また、規制当局も「AIによる説明はどこまでがグレーゾーンなのか」「入力者とAI運営のどちらにどこまで責任があるのか」という点で、法規制のアップデートが求められています。
形式だけディスクレーマーを入れて“免責”宣言すれば良い、という時代から、真にユーザー保護を実現する方策――
たとえば、
– AIの“法的情報”提供範囲の明確な線引き
– 一定規模以上の法的ドキュメント生成には人間専門家のレビューを必須化
– ユーザー教育や動線でのリスク説明の徹底
こうした枠組み設計が必要とされるフェーズに入ったと言えるでしょう。
「AI活用時代」の法的サービスをどう使いこなすべきか?──読者への示唆
OpenAIの「法的助言禁止」は、ルールとして掲げられたものの、技術現場の実相や利用者の需要にはあまり変化を与えていません。
むしろ、「AIによる法的“助言っぽい”サービス」は今後ますます増えると考えられます。

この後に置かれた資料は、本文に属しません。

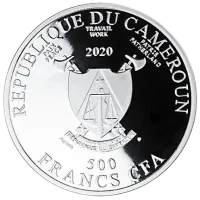 Монета «Ты и Я»,  2020 г., Серебро, 17,5 гр., проба 999, КАМЕРУН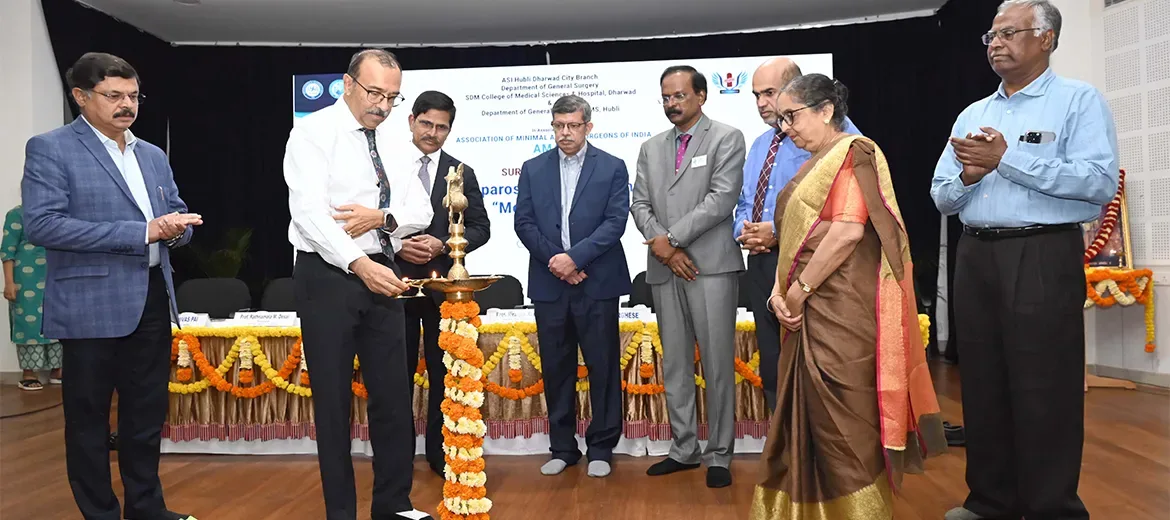 Inauguration of an AMASI laparoscopic surgery workshop hosted by the Department of General Surgery at SDM Dharwad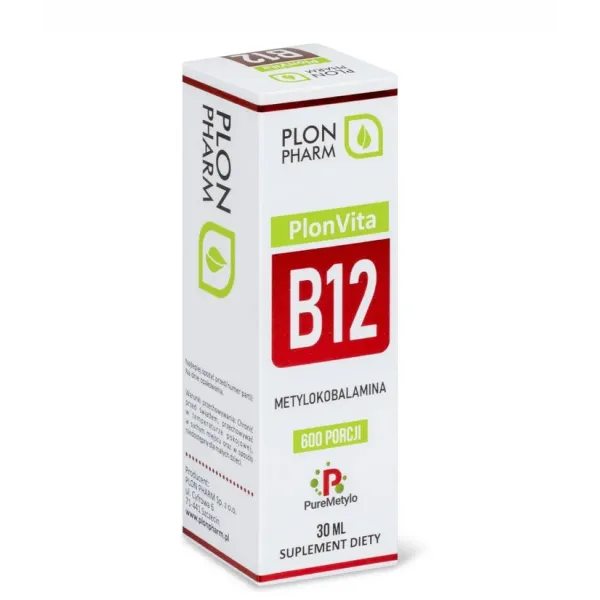B12 Metylokobalamina 30ml Plon pharm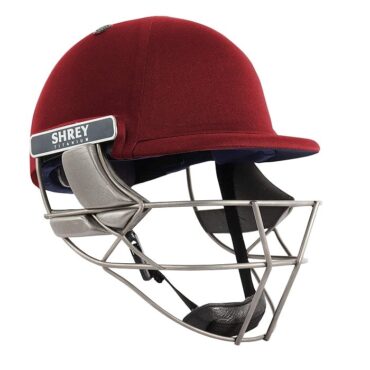 Shrey Pro Guard Air Titanium Cricket Helmet Maroon Pr-1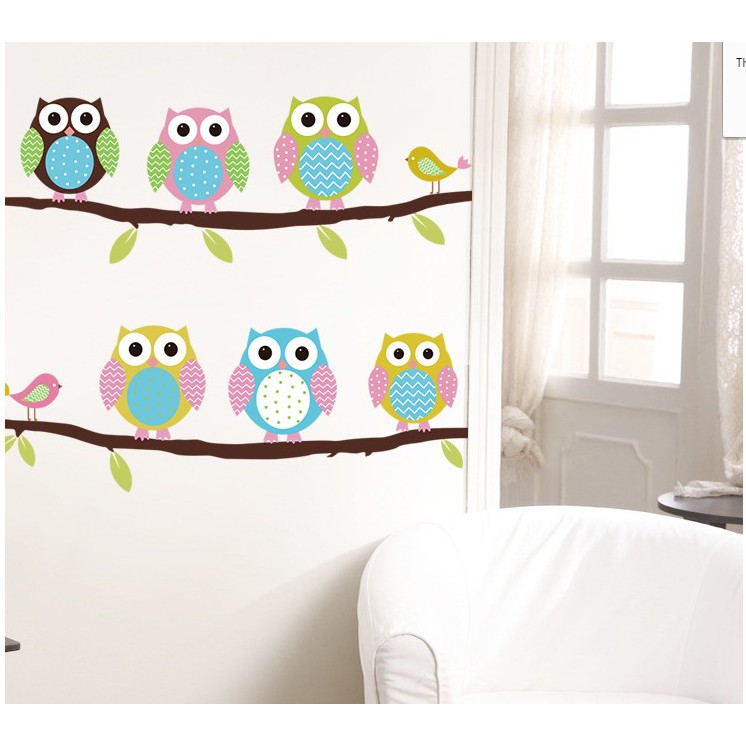 Promo Wallpaper Wall Sticker Dinding Tembok Motif Burung Hantu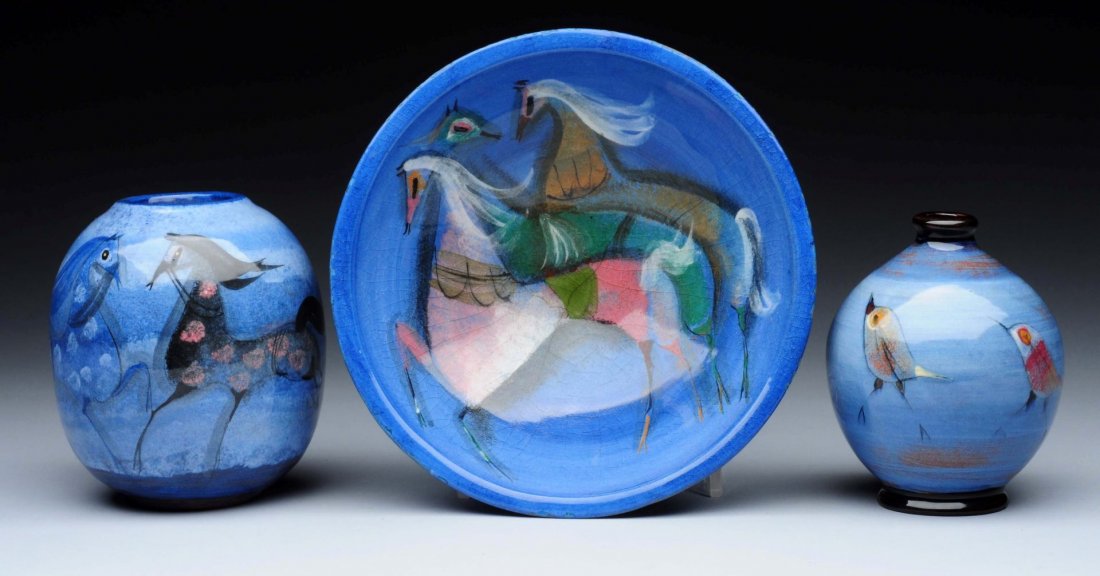 Lot Of 3: Pillin Pieces. (1 of 3)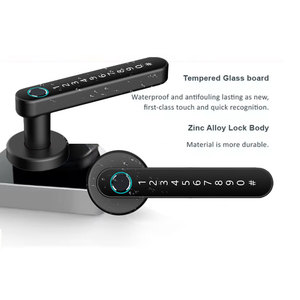 Sinh trắc học vân tay mật khẩu thông minh xử lý khóa cửa cho phòng ngủ nhà gỗ thông minh khóa cửa thông minh khóa - Product Image 3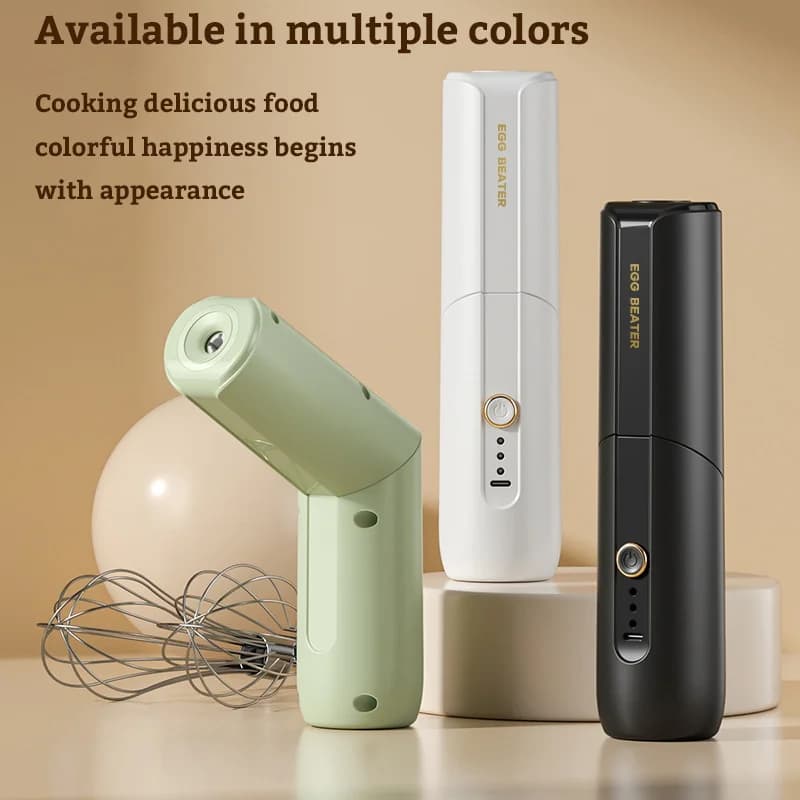 Mélangeur électrique Portable pliable, fouet automatique, batteur à œufs, beurre, crème, fouet Verti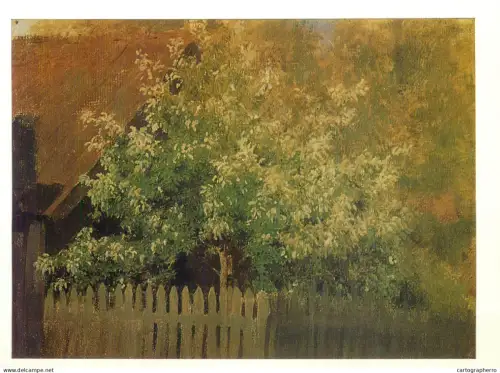 A5556 Paintings Isaac Levitan Bird cherry tree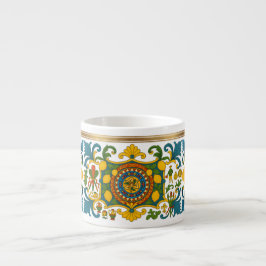Sicilia Sicilian Pattern Espresso Cup Espressotasse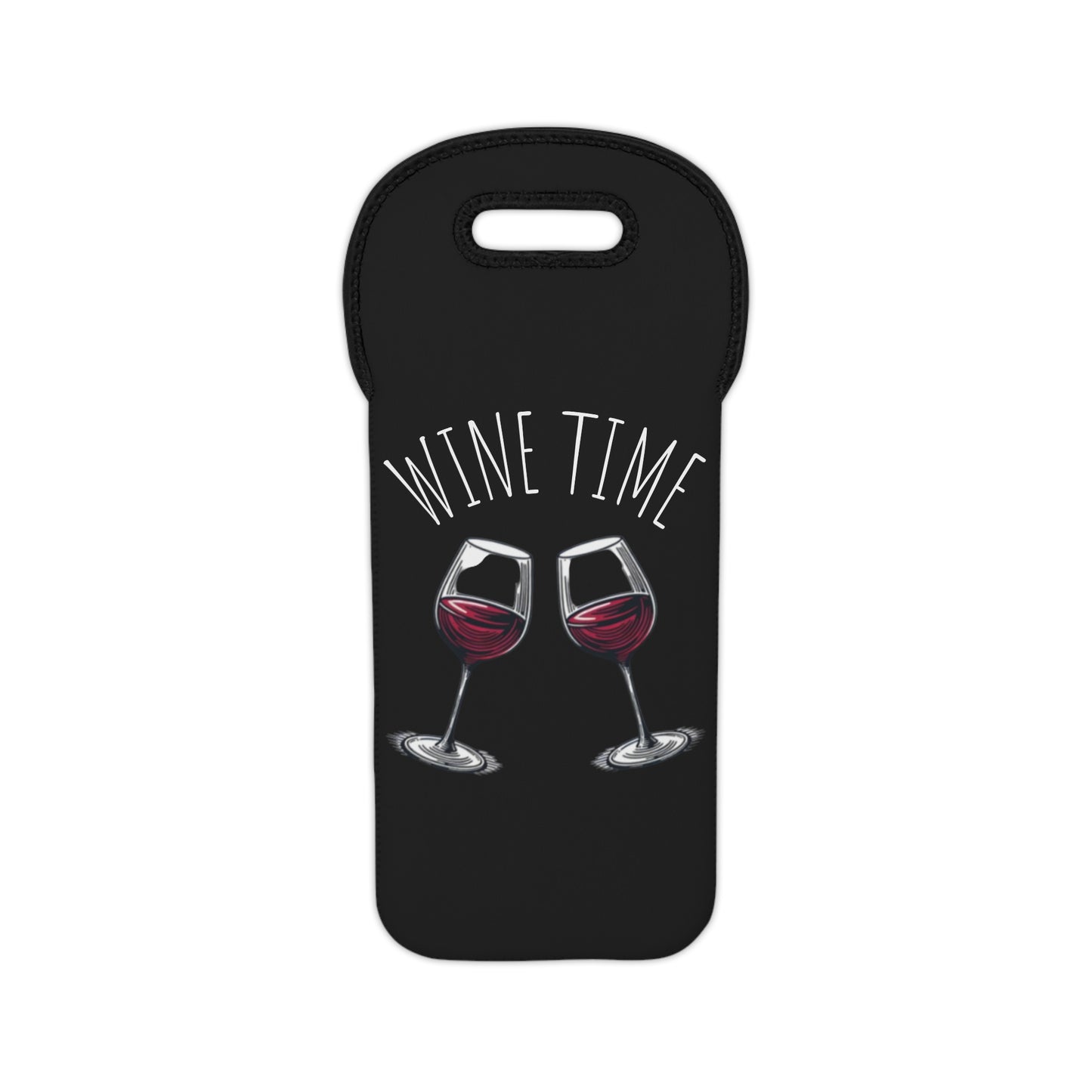 Wine Tote Bag - Stylish Wine Carrier for Parties, Wine Lovers, Perfect for Picnics, Birthdays, Wine Time Design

大事なのは、「AIだから安心」「規制があるから大丈夫」と安易に信じ込まず、
– AIの文章はあくまで“参考情報”であること、
– 大切な取引や裁判等、重大局面では必ず専門家を関与させること、
– 自分が利用するAIサービスの規約やディスクレーマーに必ず目を通し、リスクを正しく理解して利用すること
これらを肝に銘じて、賢く付き合う姿勢が欠かせません。
そして今後、AI技術と法規制のせめぎ合いはさらに先鋭化します。
ユーザー・専門職・サービス事業者の三者が「責任の所在と情報の透明性」について、より高い基準で議論・実装していく時代がすぐそこまで来ているのです。